== TASK OBJECTIVE ==
Set out the rows as a numbered list, omitting blank lines, from the line containing "Is (x=276, y=14)" through the line containing "1148 millimetres", both included.

---

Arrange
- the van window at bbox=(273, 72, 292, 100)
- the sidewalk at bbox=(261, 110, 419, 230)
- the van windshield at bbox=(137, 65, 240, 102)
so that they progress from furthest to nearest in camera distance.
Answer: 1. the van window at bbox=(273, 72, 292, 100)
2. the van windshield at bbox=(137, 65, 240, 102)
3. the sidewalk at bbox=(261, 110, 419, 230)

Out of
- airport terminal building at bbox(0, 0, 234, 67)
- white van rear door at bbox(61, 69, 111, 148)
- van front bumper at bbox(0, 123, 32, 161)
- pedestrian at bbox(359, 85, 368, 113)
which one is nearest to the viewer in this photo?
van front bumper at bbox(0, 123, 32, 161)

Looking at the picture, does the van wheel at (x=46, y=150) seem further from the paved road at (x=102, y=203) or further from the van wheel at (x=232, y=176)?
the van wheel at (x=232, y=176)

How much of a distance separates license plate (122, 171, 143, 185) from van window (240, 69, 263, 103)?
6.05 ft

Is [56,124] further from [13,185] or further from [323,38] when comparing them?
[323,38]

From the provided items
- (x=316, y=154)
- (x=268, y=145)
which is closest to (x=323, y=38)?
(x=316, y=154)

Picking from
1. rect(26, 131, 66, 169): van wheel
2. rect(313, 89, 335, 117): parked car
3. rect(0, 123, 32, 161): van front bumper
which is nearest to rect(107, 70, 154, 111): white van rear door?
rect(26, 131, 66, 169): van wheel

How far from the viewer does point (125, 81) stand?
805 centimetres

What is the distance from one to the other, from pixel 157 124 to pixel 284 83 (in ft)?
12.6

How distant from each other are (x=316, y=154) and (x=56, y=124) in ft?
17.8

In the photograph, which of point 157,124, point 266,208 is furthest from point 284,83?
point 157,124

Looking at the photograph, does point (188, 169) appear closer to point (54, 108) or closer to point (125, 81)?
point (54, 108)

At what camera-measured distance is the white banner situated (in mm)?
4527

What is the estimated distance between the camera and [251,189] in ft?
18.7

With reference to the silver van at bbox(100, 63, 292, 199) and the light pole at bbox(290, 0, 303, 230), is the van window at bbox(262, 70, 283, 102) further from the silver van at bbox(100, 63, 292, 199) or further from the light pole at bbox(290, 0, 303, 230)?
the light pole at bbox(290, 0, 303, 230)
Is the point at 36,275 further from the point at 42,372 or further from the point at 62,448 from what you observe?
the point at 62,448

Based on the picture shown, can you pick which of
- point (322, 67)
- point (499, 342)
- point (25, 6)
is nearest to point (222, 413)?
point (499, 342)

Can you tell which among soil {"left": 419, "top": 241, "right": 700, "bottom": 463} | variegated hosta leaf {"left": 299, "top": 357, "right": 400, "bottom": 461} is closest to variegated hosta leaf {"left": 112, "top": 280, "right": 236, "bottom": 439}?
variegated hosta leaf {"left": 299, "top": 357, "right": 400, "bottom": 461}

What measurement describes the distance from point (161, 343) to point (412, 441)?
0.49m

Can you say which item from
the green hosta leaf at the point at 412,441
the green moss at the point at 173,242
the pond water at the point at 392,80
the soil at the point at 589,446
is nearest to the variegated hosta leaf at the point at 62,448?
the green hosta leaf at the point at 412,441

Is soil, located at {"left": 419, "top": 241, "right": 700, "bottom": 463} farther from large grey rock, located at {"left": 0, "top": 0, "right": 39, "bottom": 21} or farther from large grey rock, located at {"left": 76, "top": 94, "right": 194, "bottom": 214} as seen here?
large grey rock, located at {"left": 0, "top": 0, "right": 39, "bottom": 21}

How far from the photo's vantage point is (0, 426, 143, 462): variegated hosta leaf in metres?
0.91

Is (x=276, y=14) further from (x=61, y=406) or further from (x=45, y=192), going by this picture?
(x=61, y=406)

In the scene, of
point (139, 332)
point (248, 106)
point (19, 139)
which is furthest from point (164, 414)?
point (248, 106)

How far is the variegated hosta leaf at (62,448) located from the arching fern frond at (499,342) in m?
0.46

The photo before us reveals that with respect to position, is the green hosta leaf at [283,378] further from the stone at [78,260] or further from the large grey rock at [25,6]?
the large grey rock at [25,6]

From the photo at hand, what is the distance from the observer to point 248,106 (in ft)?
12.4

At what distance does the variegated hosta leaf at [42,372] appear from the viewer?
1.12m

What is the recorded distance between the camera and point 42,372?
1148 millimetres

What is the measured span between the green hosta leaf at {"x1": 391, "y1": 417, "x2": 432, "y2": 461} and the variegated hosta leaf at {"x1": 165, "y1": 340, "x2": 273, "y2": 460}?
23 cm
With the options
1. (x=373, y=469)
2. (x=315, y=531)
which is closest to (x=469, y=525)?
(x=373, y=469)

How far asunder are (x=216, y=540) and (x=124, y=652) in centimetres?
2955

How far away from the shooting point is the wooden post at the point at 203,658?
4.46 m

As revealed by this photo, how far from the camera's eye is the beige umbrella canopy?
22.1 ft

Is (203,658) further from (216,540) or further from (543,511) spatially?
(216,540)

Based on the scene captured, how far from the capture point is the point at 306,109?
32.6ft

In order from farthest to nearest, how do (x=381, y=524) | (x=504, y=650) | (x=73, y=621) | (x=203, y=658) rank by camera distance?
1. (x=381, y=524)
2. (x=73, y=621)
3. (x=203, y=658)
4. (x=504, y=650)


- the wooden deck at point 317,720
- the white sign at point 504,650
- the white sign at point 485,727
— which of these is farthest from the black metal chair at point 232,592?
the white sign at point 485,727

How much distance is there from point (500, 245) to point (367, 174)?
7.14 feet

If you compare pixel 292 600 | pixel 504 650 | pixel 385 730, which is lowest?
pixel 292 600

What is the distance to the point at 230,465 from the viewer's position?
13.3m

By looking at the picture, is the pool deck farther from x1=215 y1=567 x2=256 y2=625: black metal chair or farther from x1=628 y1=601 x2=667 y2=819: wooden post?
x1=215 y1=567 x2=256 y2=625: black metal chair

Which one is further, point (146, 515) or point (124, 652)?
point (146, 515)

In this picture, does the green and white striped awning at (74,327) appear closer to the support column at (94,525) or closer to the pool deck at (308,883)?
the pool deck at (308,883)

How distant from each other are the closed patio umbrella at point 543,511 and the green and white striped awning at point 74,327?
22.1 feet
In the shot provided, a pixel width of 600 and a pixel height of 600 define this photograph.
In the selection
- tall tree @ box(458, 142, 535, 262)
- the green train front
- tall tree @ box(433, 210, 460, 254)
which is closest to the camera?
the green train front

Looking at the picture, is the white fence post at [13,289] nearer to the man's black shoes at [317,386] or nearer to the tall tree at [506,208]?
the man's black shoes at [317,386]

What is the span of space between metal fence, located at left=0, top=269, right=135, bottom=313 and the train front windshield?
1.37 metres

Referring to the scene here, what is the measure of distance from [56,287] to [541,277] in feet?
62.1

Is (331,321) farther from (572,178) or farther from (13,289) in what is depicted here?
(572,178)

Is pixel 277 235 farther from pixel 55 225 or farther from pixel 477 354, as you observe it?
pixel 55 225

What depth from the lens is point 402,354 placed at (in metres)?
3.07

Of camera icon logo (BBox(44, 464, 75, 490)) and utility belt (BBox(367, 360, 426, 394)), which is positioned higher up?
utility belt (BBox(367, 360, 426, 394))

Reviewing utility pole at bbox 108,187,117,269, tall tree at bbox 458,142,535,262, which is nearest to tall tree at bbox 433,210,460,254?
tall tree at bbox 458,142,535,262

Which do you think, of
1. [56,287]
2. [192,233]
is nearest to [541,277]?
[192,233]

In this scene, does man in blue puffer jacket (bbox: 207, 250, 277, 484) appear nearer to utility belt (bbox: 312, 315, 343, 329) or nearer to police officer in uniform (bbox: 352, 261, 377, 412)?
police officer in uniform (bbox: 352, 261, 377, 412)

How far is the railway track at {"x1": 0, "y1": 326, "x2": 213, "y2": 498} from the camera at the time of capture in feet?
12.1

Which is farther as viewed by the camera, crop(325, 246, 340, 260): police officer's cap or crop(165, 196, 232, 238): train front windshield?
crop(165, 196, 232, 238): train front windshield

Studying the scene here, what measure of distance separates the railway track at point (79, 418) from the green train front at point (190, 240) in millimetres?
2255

---

== EXERCISE RESULT ==
1. Is (x=276, y=14) further from (x=61, y=406) or further from (x=45, y=192), going by this picture?
2. (x=61, y=406)
3. In the scene, of
4. point (139, 332)
5. point (248, 106)
6. point (19, 139)
7. which is furthest from point (164, 414)?
8. point (248, 106)
9. How far is the variegated hosta leaf at (62,448) located from the arching fern frond at (499,342) in m?
10. 0.46
11. The photo before us reveals that with respect to position, is the green hosta leaf at [283,378] further from the stone at [78,260] or further from the large grey rock at [25,6]?
12. the large grey rock at [25,6]
13. From the photo at hand, what is the distance from the observer to point 248,106 (in ft)?
14. 12.4
15. At what distance does the variegated hosta leaf at [42,372] appear from the viewer?
16. 1.12m
17. What is the recorded distance between the camera and point 42,372?
18. 1148 millimetres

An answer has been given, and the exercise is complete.